Texto mostrado:
Hay complicaciones que no tienen salida. Supongo que no queda más que hincharse y reventar. Las preguntas cuyas respuestas son esenciales para resistir cabalmente la vida no tienen respuesta. De lo que estoy seguro es que nunca volveré a ver de la misma manera una caca de perro.

[1997]

2.9.09

el balcón de Wittgenstein

Estoy en clase. Somos cuatro alumnos. El tema empezó aburrido, pero al rato el profe lo mejora: “la filosofía es una locura que no resuelve nada, con ella no se hace uno más hombre ni más feliz.” Habla de Wittgenstein.

Los ventanales del aula 163 me permiten ver directamente el balcón donde esta ella. Miro al profe, finjo que pongo atención, asiento, sonrío, pienso ligeramente en el Wittgenstein de los Diarios y sé que el profe hace un esfuerzo por hacerlo interesante; más aún, sé que es interesante, me gusta el misticismo del austriaco, sus arrebatos a la vez tan filosóficos y contrafilosóficos, “solo es feliz quien no necesita preguntarse por el sentido de la vida”, o pensar a “dios” como un problema lingüístico, o proponer que nada de lo más importante cabe en palabras, ni siquiera en palabras filosóficas, que más bien terminan por enredarlo todo.

Cada vez que puedo, vuelvo a mirar hacia el balcón y ella sigue ahí y también me mira. Sonrie. Me sonríe.

¿Por qué estoy con otra sin haber intentado siquiera estar con ella? Ahora, también ella está con otro.

Me pregunto cómo es ella; en el amanecer, por ejemplo, recién despierta, ¿gemirá y retozará con pereza o será de esas personas siempre energéticas que se levantan como un resorte súbitamente liberado? ¿Cómo serán sus pausas al hacer el amor? ¿Qué pensará del “sentido de la vida”? ¿Se lo preguntará o será que ya lo vive?

Somos tan pocos en el aula que no puedo divagar a mis anchas sin que el profesor lo advierta; oscilo entre la mirada lógica y diminuta del profe a la mirada fija y abismal de la chica en el balcón, esa mujer con la que he soñado muchas veces, despierto, hasta onanista, como Wittgenstein... Siento que entre el profesor y ella hay una brecha infranqueable, un puente, una escalera prácticamente infinita.

Su rostro perfilado, duro, su cabello tan corto, marrón, casi masculino, y sus pómulos salientes y sus labios gruesos como gajos de mandarina...

El profe hablaba de los diarios filosóficos de Ludwig W. pero ahora vuelve al Tractatus.

Yo solo pienso en cómo subir esta escalera, cómo llegar al final y dejarla ir sin retorno, porque solo dejaría ir una escalera quien estuviera seguro de que ya nunca más la necesitará... ¿No? ¿O se trata más bien de dejarla ir sin contar con ninguna certeza? Al final de la escalera estaría con ella, allí a su lado en el balcón, quizá mirando también, como hace ella ahora, a otros alumnos y a otro profesor o el mismo y sabría, quizá sabría con certeza que todo se trataba de eso: ese momento a su lado...

Pero sé que nunca veremos juntos el amanecer. Hoy, en el balcón, su sonrisa me hace feliz.

Extractos de datos:
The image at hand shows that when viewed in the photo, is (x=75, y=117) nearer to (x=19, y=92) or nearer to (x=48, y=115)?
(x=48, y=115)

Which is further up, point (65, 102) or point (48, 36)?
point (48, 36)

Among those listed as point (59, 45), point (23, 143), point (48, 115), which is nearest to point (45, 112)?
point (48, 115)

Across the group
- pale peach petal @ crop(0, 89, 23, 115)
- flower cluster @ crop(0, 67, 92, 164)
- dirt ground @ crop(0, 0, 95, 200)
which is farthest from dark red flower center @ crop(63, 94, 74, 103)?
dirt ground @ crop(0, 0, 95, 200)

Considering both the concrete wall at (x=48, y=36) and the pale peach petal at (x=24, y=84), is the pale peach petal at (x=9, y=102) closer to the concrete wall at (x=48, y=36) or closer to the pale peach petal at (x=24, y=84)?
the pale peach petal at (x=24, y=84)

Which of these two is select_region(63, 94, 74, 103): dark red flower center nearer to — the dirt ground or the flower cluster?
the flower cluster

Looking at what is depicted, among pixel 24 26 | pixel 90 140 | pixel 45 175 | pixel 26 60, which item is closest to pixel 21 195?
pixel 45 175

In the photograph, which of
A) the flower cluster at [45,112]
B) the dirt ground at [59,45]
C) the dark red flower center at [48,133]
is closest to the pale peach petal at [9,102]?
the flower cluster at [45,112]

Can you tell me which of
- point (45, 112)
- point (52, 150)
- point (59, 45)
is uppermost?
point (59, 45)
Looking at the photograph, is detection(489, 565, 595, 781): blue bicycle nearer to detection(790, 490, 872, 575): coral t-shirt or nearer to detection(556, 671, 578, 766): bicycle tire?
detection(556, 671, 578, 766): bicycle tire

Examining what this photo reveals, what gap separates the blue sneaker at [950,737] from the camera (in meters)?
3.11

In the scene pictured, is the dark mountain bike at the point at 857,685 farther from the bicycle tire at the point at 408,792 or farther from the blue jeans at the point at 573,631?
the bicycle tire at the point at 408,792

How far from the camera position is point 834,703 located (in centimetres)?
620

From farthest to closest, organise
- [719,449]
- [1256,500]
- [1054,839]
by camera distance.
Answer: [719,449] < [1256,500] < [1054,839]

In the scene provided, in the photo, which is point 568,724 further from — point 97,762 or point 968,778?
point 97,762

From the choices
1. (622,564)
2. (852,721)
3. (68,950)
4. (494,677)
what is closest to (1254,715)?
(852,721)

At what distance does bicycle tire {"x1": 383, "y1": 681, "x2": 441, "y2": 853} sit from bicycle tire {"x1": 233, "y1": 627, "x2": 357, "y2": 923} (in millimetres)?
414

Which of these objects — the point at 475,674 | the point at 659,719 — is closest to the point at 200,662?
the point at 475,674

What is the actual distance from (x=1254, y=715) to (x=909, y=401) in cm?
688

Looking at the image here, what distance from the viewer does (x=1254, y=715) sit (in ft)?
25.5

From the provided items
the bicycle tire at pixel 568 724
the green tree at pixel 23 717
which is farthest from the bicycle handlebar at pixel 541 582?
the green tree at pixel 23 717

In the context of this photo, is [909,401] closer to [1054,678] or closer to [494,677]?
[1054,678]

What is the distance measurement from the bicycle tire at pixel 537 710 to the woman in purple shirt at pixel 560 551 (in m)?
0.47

Solicitud escrita A: Enumera los rasgos físicos de la chica del balcón descritos en el texto sobre el balcón de Wittgenstein, cada uno con los calificativos que lo acompañan.
Solicitud escrita B: Reescribe el fragmento del texto sobre el balcón de Wittgenstein de "Yo solo pienso" a "me hace feliz.", cambiando "escalera" por "torre".

Respuesta escrita A:
- Rostro: perfilado, duro
- Cabello: tan corto, marrón, casi masculino
- Pómulos: salientes
- Labios: gruesos como gajos de mandarina

Respuesta escrita B:
Yo solo pienso en cómo subir esta torre, cómo llegar al final y dejarla ir sin retorno, porque solo dejaría ir una torre quien estuviera seguro de que ya nunca más la necesitará... ¿No? ¿O se trata más bien de dejarla ir sin contar con ninguna certeza? Al final de la torre estaría con ella, allí a su lado en el balcón, quizá mirando también, como hace ella ahora, a otros alumnos y a otro profesor o el mismo y sabría, quizá sabría con certeza que todo se trataba de eso: ese momento a su lado...

Pero sé que nunca veremos juntos el amanecer. Hoy, en el balcón, su sonrisa me hace feliz.